Com o avançar da idade vais mudando algumas perspetivas.

Quando era mais novo usava sapatilhas, nunca gostei muito de dizer ténis, porque não gostava de mais nenhum calçado costumava inventar desculpas do tipo: apertam-me, magoam-me no calcanhar e mais umas quantas que, então, me viessem à imaginação.

A minha mãe ficava aborrecida, pois, as botas estavam novas e era uma pena não as usar. Mas qual quê… o pé fugia-me para a sapatilha que era um rápido.

Mas a minha maior e mais suprema indignação era com as sandálias.

-Olha que bem que te ficam! – dizia a minha mãe em mais uma infindável tentativa de me convencer a calçar umas sandalinhas com tiras e uma fivelinha dourada para apertar.

Pronto, lá acabava por fazer o sacrifício de as calçar uma ou duas vezes até que a bendita fivela um dia rebentou. A minha mãe ainda disse que tinham conserto. Para mal dos meus pecados!
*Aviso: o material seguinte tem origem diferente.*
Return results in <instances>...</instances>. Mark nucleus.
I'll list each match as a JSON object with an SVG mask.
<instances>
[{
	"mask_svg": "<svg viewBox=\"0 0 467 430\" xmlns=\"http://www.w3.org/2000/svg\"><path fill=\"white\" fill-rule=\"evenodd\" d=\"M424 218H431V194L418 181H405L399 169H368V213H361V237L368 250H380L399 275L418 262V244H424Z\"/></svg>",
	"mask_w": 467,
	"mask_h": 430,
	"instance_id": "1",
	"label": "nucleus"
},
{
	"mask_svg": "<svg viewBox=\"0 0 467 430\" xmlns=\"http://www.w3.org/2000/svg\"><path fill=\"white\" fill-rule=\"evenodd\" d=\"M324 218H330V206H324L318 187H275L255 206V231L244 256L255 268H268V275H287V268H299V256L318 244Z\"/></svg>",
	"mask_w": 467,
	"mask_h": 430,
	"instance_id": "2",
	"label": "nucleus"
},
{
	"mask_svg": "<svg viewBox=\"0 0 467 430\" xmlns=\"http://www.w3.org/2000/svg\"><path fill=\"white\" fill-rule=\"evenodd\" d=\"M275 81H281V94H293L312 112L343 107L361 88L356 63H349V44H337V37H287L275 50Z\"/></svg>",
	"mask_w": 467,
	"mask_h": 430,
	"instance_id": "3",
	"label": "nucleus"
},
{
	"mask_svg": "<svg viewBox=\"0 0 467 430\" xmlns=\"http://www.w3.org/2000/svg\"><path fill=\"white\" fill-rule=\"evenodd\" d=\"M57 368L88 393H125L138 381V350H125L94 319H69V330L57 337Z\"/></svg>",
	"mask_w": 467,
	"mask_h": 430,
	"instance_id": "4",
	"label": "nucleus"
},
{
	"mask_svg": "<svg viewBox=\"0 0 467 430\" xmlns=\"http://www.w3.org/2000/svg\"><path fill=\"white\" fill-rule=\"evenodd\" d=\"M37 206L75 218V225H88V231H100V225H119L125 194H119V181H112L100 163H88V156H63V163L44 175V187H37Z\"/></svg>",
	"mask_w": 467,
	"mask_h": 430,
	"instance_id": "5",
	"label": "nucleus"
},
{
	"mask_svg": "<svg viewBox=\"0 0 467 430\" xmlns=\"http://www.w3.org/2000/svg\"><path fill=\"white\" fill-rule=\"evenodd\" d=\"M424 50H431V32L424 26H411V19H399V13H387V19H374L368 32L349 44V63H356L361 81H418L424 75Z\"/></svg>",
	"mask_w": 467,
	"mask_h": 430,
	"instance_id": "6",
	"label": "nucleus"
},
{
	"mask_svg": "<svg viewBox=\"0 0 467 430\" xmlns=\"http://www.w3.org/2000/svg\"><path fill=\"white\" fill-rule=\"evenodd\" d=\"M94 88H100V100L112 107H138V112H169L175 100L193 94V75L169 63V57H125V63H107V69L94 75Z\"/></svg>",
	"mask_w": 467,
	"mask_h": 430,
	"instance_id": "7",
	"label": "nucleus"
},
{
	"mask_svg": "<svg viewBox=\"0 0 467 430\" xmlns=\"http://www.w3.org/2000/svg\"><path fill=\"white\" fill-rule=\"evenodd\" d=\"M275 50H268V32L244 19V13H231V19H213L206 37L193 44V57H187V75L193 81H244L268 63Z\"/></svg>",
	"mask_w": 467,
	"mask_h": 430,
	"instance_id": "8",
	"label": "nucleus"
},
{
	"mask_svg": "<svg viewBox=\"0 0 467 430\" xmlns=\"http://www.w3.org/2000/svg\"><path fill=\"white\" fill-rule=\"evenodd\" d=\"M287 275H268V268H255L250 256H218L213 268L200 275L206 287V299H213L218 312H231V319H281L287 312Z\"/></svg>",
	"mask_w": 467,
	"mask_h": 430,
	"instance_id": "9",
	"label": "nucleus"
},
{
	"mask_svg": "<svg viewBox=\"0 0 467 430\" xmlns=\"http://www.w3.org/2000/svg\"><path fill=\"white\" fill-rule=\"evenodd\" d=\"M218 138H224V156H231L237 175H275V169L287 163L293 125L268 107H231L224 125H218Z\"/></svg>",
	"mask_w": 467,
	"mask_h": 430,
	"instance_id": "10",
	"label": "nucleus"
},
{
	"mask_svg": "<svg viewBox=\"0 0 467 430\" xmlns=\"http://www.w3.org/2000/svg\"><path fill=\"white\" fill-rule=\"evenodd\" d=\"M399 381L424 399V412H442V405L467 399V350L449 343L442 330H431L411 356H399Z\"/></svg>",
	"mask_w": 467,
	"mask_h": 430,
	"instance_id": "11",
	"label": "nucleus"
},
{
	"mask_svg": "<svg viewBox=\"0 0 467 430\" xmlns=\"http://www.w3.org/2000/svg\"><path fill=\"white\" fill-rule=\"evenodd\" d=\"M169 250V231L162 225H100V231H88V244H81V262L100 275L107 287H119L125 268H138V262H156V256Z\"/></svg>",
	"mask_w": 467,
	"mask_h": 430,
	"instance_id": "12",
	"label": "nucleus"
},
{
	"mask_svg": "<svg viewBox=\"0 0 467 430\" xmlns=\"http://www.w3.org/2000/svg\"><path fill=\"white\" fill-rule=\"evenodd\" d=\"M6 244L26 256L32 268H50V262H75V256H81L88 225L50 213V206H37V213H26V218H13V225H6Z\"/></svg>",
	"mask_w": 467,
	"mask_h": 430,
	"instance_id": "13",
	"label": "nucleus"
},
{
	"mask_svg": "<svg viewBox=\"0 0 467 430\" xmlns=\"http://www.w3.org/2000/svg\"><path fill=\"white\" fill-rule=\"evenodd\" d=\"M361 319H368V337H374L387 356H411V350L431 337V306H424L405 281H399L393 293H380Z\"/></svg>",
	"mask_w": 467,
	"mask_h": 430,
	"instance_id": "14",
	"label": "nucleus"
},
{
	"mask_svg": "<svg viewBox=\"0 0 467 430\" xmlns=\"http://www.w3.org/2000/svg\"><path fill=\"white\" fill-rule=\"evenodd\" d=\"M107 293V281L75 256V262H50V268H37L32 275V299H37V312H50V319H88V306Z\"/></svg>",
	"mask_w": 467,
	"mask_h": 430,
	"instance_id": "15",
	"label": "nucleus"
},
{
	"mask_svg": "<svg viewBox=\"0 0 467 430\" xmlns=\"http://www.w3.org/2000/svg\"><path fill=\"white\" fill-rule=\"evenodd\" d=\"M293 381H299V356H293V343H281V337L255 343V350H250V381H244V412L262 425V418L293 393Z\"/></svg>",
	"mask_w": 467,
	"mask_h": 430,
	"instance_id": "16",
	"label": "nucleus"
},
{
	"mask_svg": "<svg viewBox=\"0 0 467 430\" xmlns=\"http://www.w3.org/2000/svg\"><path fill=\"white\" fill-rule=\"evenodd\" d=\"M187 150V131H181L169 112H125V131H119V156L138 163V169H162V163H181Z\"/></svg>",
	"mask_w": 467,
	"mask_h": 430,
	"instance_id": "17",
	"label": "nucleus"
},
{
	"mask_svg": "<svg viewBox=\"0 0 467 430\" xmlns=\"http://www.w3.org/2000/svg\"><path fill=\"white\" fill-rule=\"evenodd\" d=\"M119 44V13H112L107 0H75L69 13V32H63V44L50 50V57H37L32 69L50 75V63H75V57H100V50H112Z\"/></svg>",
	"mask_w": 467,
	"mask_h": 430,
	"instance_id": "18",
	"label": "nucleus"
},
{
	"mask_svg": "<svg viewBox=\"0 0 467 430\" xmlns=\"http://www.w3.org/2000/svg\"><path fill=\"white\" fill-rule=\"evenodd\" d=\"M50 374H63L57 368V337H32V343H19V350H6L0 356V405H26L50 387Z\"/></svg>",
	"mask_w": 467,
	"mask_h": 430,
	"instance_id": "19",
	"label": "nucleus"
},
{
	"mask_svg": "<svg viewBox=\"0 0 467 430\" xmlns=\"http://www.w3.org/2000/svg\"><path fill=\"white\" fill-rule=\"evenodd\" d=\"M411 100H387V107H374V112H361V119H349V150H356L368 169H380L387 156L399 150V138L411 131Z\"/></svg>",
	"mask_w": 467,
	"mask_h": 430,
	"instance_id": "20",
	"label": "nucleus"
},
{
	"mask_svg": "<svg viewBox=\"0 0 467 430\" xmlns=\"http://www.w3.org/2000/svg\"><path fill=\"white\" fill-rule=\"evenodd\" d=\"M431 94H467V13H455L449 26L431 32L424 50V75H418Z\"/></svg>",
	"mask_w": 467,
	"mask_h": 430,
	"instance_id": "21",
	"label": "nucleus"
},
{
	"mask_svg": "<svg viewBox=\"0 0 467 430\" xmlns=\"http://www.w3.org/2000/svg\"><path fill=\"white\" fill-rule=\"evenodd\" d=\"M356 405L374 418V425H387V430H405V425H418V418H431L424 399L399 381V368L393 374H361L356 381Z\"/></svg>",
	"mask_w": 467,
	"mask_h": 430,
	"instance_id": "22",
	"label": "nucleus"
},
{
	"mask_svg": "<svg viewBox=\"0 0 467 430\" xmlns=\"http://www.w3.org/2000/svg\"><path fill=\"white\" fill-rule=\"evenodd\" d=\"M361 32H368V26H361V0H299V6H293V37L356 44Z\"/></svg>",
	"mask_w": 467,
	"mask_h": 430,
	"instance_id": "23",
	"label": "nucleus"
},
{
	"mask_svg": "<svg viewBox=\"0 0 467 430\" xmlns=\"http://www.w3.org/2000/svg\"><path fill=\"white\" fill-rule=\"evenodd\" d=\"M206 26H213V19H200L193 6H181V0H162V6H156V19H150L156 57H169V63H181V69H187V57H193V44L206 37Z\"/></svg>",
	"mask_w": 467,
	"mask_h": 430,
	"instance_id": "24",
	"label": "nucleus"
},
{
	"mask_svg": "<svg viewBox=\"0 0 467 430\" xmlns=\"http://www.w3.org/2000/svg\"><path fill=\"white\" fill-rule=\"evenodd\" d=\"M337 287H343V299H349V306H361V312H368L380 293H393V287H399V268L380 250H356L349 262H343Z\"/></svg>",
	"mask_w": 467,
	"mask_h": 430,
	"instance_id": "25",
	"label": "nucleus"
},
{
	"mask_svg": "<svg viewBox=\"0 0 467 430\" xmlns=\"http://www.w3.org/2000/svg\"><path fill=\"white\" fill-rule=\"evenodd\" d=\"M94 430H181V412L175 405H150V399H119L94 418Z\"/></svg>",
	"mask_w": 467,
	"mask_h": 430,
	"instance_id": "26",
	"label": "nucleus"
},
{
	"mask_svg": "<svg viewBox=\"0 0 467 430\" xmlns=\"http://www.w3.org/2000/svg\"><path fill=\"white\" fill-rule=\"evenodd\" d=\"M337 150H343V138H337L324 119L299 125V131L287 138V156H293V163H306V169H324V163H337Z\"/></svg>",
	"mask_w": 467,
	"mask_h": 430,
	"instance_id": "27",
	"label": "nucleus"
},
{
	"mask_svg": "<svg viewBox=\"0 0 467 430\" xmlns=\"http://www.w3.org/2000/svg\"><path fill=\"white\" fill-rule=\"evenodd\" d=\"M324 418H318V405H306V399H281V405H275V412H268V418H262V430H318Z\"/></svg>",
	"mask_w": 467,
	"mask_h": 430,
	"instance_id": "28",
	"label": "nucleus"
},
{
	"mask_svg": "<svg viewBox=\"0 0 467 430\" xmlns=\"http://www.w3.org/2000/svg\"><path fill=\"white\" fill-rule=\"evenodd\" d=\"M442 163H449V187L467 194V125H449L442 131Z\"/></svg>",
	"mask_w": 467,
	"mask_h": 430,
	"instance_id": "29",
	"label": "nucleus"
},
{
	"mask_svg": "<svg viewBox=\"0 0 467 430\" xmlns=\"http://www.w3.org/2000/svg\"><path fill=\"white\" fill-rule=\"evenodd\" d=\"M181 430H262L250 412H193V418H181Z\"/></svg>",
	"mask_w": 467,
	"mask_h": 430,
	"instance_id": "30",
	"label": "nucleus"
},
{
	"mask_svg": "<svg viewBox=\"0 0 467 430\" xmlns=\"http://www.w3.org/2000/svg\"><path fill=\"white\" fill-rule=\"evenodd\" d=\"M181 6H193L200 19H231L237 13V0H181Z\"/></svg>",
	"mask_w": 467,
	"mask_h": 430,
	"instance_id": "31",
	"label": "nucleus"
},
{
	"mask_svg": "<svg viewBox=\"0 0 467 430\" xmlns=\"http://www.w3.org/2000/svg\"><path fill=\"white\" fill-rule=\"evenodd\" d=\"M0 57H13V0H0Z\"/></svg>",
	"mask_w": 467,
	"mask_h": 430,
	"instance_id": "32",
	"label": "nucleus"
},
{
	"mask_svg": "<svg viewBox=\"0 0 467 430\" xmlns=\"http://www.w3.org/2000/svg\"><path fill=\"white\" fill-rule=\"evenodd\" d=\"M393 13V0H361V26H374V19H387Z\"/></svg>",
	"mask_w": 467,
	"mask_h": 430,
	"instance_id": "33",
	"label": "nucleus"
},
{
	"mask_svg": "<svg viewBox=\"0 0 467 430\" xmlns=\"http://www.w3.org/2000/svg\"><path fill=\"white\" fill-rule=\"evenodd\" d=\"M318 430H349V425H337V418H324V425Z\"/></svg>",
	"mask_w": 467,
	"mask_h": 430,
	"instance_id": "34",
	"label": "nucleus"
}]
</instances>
Pensei em voz interior.

Tudo isto para vos dizer que alguns sapatos e botas que tenho são como certas pessoas: os primeiros maçam-me os pés, as segundas maçam-me a paciência, que com idade vai ficando mais curta.

Nos dias de hoje, uso de sapatilhas pelo conforto que dão, mas sem perder de vista o estilo com completam o vestuário!